(The request):
Gather every line in the rows that contains the word "pixel", matching case exactly.

(Provided entries):
----------------------------------------

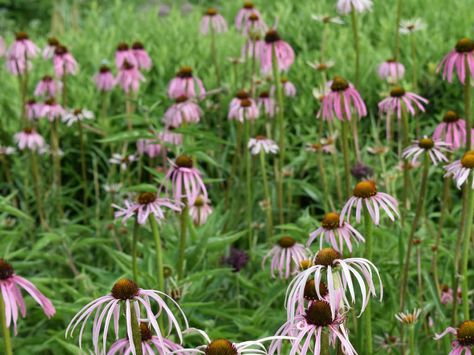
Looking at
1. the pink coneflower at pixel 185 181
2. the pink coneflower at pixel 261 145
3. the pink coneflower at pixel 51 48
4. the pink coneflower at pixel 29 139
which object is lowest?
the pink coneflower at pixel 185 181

----------------------------------------

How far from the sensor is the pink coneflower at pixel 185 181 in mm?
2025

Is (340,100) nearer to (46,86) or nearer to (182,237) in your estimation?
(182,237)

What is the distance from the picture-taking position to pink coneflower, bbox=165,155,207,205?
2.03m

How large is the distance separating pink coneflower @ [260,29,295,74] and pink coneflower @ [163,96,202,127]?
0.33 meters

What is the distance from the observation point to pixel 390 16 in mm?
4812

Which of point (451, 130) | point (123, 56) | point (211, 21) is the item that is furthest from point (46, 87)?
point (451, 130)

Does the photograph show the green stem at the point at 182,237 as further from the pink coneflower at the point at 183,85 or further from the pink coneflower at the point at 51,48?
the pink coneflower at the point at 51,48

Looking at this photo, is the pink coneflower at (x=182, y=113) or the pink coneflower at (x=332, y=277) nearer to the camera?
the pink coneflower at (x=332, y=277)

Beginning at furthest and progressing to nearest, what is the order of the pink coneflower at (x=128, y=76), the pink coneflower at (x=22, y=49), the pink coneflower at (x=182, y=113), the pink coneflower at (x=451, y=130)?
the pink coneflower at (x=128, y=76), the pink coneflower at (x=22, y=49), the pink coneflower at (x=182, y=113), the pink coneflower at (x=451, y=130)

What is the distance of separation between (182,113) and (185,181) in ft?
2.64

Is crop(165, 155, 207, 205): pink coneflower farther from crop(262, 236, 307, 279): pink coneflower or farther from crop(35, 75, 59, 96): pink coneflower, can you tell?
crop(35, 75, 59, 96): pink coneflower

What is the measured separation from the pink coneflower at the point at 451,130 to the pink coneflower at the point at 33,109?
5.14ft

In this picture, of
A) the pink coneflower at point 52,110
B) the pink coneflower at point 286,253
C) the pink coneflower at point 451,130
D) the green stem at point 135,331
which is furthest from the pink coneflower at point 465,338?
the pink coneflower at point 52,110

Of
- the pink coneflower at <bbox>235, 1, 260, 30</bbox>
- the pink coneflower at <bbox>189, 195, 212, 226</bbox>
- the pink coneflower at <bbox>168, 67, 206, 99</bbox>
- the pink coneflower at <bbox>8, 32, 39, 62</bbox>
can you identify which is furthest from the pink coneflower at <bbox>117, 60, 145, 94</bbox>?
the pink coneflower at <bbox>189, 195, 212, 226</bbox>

----------------------------------------

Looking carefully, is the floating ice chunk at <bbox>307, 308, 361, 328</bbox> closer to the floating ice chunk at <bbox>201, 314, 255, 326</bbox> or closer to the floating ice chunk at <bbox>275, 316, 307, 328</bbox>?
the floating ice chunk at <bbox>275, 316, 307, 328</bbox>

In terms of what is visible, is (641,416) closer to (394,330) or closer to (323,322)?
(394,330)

----------------------------------------

(Answer to the problem):
1. the pink coneflower at pixel 185 181
2. the pink coneflower at pixel 261 145
3. the pink coneflower at pixel 51 48
4. the pink coneflower at pixel 29 139
the pink coneflower at pixel 185 181
How far from the sensor is the pink coneflower at pixel 185 181 in mm?
What is the distance from the observation point to pixel 390 16 in mm?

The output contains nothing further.